D’une année sur l’autre rien, ou si peu, ne bouge. Cela permet de rappeler que l’on vient ici pour se déconnecter, pour tout oublier hormis la mer et les mouettes, maîtresses absolues du rivage.

Rebecca

La bonne surprise cet été est l’ouverture d’une boutique formidable, la Librairie de Corinne (7, rue André Leroux. Tél. : 09 75 95 86 54) faite par et pour les amateurs de livres. Pas juste des consommateurs, et c’est infiniment agréable. Elle devrait devenir une institution, rejoignant le glacier Judici (15, rue de la Plage. Tél. : 05 56 09 81 48) au panthéon des adresses incontournables d’une région qui n’en compte pas tellement. N’oublions pas l’hôtel des Pins (L’Amélie. Tél. : 05 56 73 27 27 et www.hotel-des-pins.com), rendu célèbre par la BD Quelques mois à l’Amélie de Jean-Claude Denis, où il doit faire bon venir passer quelques jours en pension complète hors saison et le Bar des Amis (35, rue Trouche. Tél. : 05 56 09 87 83), idéal pour une dégustation de Loupiac en terrasse, avec un peu d’excellente charcuterie tout en consultant ses mails puisque c’est l’un des seuls endroits connectés.
Pour tout renseignement, voir le Géoguide Bordelais Landes de Gallimard.

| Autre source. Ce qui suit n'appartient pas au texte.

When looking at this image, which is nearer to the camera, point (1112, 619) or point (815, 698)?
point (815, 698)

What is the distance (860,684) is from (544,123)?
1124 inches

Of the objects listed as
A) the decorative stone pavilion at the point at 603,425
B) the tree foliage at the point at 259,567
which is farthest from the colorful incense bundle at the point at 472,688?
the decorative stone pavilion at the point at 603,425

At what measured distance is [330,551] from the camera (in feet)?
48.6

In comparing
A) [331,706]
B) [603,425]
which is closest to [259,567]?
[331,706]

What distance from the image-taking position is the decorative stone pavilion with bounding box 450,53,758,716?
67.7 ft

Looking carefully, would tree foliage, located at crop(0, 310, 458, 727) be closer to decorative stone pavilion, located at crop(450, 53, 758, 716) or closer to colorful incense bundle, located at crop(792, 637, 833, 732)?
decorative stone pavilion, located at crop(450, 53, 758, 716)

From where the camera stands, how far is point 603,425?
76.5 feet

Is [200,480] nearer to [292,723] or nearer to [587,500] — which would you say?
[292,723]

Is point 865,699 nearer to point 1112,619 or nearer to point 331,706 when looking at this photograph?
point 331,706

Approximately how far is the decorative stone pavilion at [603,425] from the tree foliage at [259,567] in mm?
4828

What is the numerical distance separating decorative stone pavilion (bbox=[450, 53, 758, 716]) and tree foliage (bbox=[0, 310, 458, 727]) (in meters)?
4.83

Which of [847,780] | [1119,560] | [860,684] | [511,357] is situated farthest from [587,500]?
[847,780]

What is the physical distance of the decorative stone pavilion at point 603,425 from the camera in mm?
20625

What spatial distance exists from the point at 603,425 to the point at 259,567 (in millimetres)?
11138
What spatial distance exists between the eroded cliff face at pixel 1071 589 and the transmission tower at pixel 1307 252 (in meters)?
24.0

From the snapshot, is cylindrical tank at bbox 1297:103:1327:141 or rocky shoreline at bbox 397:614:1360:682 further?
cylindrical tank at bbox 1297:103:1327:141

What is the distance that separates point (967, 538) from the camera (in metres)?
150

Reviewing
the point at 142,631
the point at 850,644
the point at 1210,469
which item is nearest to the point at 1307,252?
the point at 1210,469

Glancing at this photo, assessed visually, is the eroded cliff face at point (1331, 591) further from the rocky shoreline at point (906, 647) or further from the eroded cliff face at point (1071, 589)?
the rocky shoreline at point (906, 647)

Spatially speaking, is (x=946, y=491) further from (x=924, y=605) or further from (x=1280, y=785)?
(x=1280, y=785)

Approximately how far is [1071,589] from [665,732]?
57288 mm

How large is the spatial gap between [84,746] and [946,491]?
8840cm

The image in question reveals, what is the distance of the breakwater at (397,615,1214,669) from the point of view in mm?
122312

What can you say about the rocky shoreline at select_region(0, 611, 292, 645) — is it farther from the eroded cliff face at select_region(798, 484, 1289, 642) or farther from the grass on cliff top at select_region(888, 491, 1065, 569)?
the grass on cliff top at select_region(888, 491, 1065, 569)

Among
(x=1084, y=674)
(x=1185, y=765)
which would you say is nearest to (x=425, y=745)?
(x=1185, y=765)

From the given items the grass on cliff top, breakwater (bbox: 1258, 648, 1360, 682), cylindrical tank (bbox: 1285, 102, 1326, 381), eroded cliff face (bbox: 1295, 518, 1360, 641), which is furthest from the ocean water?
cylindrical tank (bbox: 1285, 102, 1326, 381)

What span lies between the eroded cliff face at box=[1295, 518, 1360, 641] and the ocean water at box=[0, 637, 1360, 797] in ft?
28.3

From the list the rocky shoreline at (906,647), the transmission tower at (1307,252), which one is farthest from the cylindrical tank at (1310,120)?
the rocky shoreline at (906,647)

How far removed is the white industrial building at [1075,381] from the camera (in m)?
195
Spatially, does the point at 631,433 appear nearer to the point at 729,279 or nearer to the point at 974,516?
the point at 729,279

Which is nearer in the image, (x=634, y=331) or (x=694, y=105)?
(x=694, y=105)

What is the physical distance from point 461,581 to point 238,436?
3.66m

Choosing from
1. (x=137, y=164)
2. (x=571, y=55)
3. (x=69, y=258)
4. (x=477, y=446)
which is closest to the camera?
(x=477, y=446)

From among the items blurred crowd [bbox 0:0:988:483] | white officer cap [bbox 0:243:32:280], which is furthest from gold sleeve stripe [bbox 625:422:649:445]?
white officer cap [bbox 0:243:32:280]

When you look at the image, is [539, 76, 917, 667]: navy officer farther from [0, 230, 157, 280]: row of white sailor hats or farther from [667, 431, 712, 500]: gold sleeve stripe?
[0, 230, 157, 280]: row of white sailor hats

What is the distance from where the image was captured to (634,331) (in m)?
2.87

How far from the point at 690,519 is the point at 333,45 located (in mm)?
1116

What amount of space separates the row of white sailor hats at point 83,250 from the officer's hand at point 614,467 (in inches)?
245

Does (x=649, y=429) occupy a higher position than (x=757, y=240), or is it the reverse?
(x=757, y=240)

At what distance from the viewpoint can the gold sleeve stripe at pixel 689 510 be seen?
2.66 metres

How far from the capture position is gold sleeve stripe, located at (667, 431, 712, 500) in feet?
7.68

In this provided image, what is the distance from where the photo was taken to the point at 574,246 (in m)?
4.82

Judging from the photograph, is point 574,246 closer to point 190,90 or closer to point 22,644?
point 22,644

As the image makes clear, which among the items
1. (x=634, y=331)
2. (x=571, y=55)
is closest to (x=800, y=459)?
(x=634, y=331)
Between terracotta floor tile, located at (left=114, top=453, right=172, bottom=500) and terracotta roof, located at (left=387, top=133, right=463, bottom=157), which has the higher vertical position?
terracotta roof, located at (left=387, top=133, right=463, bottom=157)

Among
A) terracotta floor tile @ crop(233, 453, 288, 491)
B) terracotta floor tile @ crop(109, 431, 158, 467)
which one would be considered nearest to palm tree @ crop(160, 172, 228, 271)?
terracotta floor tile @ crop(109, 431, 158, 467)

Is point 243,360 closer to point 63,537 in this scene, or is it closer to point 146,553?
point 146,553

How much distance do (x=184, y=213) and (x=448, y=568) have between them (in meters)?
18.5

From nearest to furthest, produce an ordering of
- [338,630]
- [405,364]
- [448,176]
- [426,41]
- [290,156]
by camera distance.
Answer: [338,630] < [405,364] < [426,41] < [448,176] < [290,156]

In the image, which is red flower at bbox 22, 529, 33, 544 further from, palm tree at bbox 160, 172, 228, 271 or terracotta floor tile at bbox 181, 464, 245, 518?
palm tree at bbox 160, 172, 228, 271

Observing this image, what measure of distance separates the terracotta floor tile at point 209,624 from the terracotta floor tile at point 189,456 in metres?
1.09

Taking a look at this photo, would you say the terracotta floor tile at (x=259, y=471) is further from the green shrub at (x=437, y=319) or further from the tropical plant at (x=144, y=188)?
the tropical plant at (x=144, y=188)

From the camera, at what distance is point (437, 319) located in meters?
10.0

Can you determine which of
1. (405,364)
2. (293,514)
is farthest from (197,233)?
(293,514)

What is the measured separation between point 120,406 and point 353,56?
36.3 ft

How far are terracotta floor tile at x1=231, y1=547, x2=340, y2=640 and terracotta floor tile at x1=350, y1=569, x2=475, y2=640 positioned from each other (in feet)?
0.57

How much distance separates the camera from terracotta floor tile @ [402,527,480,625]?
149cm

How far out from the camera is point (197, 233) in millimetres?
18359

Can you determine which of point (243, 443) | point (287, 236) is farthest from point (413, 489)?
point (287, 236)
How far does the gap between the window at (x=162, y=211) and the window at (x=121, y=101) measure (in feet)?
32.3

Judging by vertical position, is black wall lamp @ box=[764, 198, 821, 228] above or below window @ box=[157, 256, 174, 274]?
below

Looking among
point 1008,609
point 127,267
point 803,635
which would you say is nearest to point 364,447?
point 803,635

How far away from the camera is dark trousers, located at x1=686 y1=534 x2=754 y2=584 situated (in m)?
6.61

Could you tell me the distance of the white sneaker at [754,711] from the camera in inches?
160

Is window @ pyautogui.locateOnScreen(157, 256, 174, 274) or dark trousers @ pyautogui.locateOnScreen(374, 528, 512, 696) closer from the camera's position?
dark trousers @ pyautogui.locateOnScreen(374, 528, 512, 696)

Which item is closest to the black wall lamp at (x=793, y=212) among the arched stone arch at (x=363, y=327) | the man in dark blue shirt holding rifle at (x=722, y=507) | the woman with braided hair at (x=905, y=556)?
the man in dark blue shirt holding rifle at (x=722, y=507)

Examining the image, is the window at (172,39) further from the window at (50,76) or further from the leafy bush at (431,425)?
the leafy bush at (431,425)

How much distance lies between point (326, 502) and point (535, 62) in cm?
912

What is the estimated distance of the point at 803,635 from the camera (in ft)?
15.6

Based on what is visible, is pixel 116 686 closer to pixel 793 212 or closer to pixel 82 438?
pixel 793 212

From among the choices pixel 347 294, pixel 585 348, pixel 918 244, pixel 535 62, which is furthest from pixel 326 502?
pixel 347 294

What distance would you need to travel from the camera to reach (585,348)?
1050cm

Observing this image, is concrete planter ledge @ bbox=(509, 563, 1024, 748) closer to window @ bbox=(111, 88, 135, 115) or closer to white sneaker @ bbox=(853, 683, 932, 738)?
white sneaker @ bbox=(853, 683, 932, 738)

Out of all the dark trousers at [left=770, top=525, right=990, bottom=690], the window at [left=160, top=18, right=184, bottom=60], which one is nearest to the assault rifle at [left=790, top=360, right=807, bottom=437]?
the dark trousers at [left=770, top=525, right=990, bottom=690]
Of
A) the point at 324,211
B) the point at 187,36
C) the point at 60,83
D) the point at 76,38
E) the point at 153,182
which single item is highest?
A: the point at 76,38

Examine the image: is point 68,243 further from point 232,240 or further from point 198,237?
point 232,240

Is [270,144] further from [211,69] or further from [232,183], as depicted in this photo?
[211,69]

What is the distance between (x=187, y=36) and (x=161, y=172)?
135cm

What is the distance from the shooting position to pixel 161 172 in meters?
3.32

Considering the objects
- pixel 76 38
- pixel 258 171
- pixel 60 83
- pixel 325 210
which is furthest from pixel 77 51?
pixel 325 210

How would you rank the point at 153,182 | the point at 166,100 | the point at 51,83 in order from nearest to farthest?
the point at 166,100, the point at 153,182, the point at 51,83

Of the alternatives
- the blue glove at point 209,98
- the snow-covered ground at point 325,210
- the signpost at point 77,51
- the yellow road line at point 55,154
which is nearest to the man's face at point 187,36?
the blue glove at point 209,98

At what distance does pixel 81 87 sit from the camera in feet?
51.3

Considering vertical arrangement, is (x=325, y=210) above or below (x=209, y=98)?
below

Deux façons de se rendre à Soulac en voiture :
Passer par Bordeaux et ensuite prendre la route du Verdon, la D1215, c’est assez long et fastidieux, sauf si on en profite pour improviser une route des vins.
Passer par Royan et traverser la Gironde par le bac. Succès garanti auprès des enfants. À l’arrivée au port du Verdon, prendre la D1215 pendant 10 km environ.

Par le train, on peut aussi choisir l’option TGV pour Bordeaux, même si la grande vitesse s’arrête à Poitiers et ensuite, on finit par la petite ligne Bordeaux-Le Verdon qui prend 2 h 30 pour une centaine de kilomètres.